The most dangerous consequence is blood clot formation. Thickened blood flowing through narrowed or damaged vessels can clot and block circulation to vital organs. A clot in the brain causes a stroke. A clot in the coronary arteries causes a heart attack. A clot that travels to the lungs causes a pulmonary embolism. All three can be fatal.

Over time, persistently high hemoglobin can also damage organs by reducing blood flow. Without adequate circulation, tissues in the brain, kidneys, and heart gradually suffer. In the case of polycythemia vera specifically, the disease can progress to more serious forms of bone marrow dysfunction if not managed.

How High Hemoglobin Is Managed

Treatment depends entirely on the cause. If dehydration is responsible, rehydrating solves the problem. If sleep apnea is driving the elevation, treating the apnea with a CPAP machine typically brings hemoglobin back down. If smoking is the culprit, quitting addresses the root issue.

For conditions like polycythemia vera, the primary treatment is therapeutic phlebotomy, which is essentially a controlled blood draw. About one pint of blood is removed at a time, on a schedule that ranges from weekly to monthly until levels normalize. This can take weeks to years depending on how elevated the count is at diagnosis. Once hemoglobin stabilizes, maintenance draws continue a few times per year, often for life.

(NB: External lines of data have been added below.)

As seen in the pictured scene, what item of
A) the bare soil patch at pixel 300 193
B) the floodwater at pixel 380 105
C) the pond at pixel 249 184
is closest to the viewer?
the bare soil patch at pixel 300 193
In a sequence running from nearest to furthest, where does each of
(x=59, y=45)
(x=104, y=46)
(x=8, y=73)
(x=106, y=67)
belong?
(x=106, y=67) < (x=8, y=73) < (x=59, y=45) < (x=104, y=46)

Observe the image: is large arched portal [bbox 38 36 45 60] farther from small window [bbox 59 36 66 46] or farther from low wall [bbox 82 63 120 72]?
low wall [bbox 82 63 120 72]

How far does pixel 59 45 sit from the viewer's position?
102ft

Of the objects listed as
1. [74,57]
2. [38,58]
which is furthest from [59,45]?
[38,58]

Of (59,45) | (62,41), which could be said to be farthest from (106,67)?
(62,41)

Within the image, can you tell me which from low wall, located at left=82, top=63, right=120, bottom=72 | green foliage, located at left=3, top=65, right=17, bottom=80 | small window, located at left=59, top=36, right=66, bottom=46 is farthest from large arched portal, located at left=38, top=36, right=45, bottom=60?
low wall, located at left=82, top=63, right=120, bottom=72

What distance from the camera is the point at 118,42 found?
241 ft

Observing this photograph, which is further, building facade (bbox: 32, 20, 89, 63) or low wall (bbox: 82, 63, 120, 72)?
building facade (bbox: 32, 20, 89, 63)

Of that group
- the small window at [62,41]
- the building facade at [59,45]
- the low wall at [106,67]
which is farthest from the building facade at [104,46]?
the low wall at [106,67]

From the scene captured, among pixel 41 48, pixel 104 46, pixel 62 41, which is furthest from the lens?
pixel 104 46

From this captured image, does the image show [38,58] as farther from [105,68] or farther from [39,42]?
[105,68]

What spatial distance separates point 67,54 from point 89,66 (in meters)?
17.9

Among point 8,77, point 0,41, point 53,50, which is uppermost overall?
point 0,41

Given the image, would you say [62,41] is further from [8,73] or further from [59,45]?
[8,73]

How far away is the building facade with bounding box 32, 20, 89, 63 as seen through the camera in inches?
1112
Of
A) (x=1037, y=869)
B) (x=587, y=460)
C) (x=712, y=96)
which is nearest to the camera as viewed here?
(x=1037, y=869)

When testosterone therapy is the cause, your doctor will typically adjust the dose or frequency to find a balance that maintains the therapy’s benefits without pushing hemoglobin too high.

Lifestyle Steps That Help

You can’t always prevent high hemoglobin, but a few habits reduce your risk and support treatment if levels are already elevated. Staying well hydrated is the simplest: drinking enough water keeps your plasma volume up and prevents artificial concentration of red blood cells. Quitting smoking removes one of the most common environmental triggers. Avoiding performance-enhancing drugs eliminates another. Eating a diet rich in fruits and vegetables supports overall blood health, though diet alone won’t correct a clinically high hemoglobin level caused by an underlying condition.

If your blood work comes back showing elevated hemoglobin, the next step is usually figuring out why. A single high reading after a long run on a hot day means something very different from a persistently elevated level with no obvious explanation. The cause determines both the urgency and the treatment.